**Kutipan Bacaan:**
--------------------
KRL Mania (1)



Sebagai orang yang hidup pada jaman milenial atau jaman “now”, saya sangat akrab dengan berbagai jenis transportasi publik. Mulai dari angkot, angkutan online baik roda dua maupun roda empat, segala jenis bis baik dalam maupun luar kota, dan kereta Jabodetabek maupun kereta luar kota. Kali ini saya akan menuliskan kisah mengenai pengalaman saya bersama kereta Jabodetabek atau lebih terkenal dengan nama KRL. KRL adalah kepanjangan dari kereta rel listrik.
Bukan soal teknis kelistrikannya yang ingin saya ceritakan disini, tapi pengalaman batin saya bertahun-tahun intim dengan KRL. Saya akan ajak pembaca berkelana dari mulai lobby stasiunnya. Kebetulan saya biasa naik dari stasiun Depok Baru. Stasiun Depok Baru berada diantara stasiun Depok Lama dan stasiun Pondok Cina. Dari arah Jakarta stasiun Depok Baru berada setelah stasiun Pondok Cina. Sedangkan dari arah Jakarta, berada setelah stasiun Depok.
Biasanya saya sudah berada di stasiun Depok adalah pukul 05.25 pagi (perjuangan yang lumayan keras ya). Saya biasa naik KRL jurusan Depok-Jakarta Kota dengan jadwal jam 05.30. Saya memilih jadwal perjalanan pagi karena biasanya KRL belum terlalu penuh sehingga saya masih bisa berdiri dengan nyaman tanpa bersentuhan bahu dengan penumpang lain.
Hal yang paling mudah diamati dalam perjalanan pergi pulang ke dan dari kantor adalah sikap-sikap manusia yang menggunakan moda transportasi KRL jabodetabek. Berbagai macam tingkah manusia yang kadang bisa bikin tersenyum manis, tertawa, tersenyum kecut atau pun cemberut dan kesal berkepanjangan. Saya paling senang memperhatikan tingkah laku para penumpang KRL (tapi saya tidak termasuk ya karena tidak etis juga menilai diri sendiri).
Biasanya di loket pembelian kartu yang berlaku sebagai tiket, banyak orang antri menunggu gilirannya dilayani petugas. Kebetulan di stasiun Depok Baru belum ada mesin tiket jadi masih manual. Disitulah bisa terlihat kalau sebagian penumpang KRL belum bisa mendisiplinkan diri sendiri. Struk pembelian kartu banyak berserakan di lantai padahal tempat sampah terdapat tidak jauh dari pandangan mata mereka. Mungkin mereka merasa bahwa toh nantinya ada petugas yang akan membersihkannya. Ah terlalu memang.
--------------------
**Data yang Disediakan:**

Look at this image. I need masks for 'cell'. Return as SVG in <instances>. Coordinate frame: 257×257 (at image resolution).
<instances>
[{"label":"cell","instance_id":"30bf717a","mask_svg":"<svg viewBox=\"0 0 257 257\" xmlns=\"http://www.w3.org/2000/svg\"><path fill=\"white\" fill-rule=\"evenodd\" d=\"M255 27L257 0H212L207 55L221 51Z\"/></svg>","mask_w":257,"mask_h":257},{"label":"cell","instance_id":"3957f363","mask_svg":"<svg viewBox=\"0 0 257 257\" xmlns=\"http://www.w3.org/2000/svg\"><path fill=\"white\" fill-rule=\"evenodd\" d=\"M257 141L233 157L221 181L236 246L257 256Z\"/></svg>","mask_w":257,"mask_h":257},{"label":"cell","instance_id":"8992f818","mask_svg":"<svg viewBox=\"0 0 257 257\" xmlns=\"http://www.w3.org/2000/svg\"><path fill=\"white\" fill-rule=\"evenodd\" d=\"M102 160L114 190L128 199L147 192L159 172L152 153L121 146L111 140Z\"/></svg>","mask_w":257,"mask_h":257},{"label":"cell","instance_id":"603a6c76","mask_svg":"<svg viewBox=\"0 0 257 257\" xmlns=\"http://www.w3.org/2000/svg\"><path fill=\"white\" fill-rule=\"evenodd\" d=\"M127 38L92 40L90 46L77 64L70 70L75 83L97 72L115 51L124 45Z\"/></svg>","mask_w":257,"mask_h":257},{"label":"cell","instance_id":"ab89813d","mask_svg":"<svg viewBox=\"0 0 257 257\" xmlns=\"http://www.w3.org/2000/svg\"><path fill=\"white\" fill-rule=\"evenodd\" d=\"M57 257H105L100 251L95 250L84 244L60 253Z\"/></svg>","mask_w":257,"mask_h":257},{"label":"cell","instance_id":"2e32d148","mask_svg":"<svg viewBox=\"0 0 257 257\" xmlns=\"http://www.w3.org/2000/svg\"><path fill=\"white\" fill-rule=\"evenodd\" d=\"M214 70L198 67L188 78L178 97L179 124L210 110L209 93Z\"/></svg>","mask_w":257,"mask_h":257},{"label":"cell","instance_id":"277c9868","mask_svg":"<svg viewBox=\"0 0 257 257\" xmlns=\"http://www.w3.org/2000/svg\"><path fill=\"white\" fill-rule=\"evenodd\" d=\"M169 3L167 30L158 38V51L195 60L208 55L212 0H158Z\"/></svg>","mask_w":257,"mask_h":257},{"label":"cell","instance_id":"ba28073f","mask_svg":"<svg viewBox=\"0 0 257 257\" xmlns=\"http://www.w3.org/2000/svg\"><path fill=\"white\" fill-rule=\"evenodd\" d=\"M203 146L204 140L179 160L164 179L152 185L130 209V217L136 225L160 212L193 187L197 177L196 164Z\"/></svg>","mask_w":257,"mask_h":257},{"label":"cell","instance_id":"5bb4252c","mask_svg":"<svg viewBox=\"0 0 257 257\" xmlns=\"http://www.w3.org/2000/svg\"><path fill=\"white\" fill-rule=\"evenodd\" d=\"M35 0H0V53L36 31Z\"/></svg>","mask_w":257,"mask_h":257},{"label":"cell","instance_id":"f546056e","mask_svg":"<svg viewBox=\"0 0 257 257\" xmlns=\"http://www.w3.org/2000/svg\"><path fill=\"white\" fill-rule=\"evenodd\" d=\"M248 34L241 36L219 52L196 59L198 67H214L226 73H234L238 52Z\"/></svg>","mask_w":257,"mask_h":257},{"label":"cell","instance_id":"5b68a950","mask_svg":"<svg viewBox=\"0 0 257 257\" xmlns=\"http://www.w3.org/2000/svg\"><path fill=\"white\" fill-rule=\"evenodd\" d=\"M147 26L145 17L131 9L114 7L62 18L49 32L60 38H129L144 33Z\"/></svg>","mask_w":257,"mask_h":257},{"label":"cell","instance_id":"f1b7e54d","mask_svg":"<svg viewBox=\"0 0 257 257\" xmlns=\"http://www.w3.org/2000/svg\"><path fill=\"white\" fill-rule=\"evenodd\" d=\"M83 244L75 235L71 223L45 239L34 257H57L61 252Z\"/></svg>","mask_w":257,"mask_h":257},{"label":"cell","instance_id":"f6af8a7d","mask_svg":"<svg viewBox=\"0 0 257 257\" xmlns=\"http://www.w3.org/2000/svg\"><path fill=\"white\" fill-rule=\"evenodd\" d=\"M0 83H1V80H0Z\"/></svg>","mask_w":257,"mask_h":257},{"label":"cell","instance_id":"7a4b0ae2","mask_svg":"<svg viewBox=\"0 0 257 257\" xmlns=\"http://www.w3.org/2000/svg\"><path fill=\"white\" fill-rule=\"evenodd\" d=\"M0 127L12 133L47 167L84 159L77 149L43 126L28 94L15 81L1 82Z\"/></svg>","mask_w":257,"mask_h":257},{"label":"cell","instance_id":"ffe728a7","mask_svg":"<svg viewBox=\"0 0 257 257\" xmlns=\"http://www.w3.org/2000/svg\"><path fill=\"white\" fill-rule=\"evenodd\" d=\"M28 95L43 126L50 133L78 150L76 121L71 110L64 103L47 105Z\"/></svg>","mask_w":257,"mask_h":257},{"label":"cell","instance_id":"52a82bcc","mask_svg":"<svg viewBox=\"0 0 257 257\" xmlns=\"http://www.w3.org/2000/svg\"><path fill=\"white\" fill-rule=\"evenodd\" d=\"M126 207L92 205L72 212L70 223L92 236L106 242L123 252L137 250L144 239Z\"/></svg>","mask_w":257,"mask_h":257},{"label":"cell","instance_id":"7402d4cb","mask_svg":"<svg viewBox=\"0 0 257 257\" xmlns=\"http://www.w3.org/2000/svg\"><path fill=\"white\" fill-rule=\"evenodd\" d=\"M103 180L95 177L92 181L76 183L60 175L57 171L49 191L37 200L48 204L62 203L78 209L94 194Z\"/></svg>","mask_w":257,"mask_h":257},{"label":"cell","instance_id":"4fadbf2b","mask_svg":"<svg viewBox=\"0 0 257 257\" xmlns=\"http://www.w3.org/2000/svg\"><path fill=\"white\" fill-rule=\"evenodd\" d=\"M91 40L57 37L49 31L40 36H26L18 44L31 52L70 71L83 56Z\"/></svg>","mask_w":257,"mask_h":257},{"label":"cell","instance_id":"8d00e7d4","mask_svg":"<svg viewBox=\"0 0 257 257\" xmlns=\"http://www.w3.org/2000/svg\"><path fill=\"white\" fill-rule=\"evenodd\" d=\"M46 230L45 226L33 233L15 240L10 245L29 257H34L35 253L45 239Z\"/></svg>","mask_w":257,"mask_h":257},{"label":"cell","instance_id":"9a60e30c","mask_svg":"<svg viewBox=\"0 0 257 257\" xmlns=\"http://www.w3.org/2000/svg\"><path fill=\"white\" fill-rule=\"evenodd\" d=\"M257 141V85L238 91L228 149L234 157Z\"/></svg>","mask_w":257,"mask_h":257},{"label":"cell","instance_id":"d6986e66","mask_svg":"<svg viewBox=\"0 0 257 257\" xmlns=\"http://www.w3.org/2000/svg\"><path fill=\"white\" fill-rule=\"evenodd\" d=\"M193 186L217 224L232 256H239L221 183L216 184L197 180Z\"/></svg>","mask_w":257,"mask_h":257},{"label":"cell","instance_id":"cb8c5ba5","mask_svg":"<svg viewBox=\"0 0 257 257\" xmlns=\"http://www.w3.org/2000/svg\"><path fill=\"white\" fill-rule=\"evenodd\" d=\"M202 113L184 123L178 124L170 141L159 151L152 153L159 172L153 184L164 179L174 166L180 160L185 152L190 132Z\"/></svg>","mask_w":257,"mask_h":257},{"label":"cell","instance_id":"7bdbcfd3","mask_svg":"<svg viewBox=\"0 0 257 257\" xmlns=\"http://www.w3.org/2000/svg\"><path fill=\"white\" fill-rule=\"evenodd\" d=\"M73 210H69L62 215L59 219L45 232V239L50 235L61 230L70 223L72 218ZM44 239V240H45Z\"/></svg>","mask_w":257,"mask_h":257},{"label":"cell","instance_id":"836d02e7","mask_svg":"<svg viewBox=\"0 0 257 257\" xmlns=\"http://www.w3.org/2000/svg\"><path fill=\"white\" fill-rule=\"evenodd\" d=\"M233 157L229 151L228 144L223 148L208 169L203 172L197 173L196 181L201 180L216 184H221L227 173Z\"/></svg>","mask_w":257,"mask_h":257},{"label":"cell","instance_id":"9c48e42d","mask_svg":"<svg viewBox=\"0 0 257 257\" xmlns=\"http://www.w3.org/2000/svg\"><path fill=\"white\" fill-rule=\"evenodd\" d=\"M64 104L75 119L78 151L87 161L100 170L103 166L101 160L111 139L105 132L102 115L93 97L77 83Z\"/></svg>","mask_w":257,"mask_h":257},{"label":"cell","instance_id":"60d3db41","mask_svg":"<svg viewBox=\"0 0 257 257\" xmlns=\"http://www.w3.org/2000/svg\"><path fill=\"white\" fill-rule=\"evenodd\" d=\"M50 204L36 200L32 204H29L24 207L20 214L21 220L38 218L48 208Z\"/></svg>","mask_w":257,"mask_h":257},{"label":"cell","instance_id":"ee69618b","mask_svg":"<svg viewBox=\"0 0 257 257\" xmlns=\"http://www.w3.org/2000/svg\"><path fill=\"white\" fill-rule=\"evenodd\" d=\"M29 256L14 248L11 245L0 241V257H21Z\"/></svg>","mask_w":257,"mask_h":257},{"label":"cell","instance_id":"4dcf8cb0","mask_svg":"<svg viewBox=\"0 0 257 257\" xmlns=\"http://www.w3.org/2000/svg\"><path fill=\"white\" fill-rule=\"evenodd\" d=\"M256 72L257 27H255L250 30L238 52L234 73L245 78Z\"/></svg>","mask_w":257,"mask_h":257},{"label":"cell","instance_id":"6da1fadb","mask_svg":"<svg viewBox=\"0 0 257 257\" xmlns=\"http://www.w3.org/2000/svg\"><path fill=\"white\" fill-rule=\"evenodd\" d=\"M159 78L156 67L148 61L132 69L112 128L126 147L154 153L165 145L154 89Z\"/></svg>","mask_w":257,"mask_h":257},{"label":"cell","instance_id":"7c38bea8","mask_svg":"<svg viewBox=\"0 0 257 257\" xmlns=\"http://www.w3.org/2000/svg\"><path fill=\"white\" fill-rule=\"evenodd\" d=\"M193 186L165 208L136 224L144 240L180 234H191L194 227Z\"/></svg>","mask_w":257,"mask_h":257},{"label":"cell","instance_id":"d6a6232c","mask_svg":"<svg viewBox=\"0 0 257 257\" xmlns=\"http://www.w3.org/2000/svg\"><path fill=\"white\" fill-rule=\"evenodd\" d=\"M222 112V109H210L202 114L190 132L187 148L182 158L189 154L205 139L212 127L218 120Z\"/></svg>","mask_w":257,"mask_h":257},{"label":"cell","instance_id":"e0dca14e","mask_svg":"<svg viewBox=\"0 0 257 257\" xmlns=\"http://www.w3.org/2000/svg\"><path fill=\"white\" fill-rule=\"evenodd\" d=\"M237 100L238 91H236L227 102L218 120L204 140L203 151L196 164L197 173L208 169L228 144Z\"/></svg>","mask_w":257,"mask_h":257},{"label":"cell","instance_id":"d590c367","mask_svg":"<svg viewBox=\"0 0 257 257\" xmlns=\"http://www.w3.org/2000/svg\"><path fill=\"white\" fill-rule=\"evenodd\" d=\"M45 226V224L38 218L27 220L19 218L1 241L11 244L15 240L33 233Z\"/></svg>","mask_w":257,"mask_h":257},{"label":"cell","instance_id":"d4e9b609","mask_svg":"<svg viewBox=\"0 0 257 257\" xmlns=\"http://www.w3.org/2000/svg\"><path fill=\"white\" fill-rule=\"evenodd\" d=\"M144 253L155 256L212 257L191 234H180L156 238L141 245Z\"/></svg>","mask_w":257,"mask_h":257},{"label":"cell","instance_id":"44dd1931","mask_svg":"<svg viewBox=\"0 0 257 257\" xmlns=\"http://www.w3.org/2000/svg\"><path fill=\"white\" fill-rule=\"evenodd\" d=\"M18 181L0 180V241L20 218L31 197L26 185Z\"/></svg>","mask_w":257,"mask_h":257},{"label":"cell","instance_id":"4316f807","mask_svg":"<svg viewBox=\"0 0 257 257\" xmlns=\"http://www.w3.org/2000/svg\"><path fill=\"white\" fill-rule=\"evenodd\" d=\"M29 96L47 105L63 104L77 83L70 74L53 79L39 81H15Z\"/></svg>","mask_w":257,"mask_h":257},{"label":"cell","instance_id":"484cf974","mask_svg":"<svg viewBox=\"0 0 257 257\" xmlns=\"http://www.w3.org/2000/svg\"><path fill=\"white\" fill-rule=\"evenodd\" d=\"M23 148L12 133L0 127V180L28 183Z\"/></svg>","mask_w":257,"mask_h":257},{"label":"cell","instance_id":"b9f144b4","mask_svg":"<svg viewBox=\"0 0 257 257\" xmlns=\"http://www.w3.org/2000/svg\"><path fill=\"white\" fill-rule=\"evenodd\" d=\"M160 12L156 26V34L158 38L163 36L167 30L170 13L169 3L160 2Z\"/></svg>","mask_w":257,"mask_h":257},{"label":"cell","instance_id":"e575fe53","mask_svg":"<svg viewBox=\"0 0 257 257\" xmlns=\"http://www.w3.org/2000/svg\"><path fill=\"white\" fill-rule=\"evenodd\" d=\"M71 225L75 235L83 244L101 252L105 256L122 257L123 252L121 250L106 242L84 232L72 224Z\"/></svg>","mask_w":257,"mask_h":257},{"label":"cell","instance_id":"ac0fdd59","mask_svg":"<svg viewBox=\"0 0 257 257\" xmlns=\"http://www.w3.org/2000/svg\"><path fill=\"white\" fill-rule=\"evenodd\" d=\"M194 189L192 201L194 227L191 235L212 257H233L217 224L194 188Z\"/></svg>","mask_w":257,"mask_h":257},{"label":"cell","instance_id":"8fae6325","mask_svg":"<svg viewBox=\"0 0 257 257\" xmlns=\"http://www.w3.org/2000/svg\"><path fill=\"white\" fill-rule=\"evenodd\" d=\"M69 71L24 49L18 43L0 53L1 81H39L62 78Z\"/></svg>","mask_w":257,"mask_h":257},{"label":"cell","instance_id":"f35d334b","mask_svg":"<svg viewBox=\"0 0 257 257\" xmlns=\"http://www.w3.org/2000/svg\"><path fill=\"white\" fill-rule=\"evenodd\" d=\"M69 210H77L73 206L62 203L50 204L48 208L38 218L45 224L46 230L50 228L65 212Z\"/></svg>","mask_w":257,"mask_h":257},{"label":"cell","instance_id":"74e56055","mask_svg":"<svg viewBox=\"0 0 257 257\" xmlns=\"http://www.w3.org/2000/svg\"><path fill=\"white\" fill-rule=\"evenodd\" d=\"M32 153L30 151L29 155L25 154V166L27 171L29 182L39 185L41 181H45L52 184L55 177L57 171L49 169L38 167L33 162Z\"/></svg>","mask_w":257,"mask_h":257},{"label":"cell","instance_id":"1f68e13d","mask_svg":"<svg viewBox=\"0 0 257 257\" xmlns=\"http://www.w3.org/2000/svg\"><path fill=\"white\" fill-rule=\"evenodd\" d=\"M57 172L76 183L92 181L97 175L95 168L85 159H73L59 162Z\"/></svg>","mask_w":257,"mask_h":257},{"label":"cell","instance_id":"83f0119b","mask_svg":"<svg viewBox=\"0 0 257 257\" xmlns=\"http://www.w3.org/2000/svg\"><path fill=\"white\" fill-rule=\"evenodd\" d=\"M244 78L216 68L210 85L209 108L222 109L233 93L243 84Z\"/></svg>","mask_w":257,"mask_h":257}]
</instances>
--------------------
**Ketentuan Tugas:**
(1) Jawablah pertanyaan berikut berdasarkan teks tentang KRL:
(a) Apa kepanjangan dari KRL?
(b) KRL jurusan apa dan dengan jadwal jam berapa yang biasa dinaiki penulis?
(c) Mengapa pembelian kartu di stasiun Depok Baru masih manual?
(2) Tuliskan kembali bagian teks tentang KRL persis seperti aslinya, mulai dari "KRL Mania (1)" sampai dengan "kereta rel listrik.".

**Hasil Latihan:**
(1)
(a) Kereta rel listrik.
(b) Jurusan Depok-Jakarta Kota dengan jadwal jam 05.30.
(c) Karena di stasiun Depok Baru belum ada mesin tiket.

(2)
KRL Mania (1)



Sebagai orang yang hidup pada jaman milenial atau jaman “now”, saya sangat akrab dengan berbagai jenis transportasi publik. Mulai dari angkot, angkutan online baik roda dua maupun roda empat, segala jenis bis baik dalam maupun luar kota, dan kereta Jabodetabek maupun kereta luar kota. Kali ini saya akan menuliskan kisah mengenai pengalaman saya bersama kereta Jabodetabek atau lebih terkenal dengan nama KRL. KRL adalah kepanjangan dari kereta rel listrik.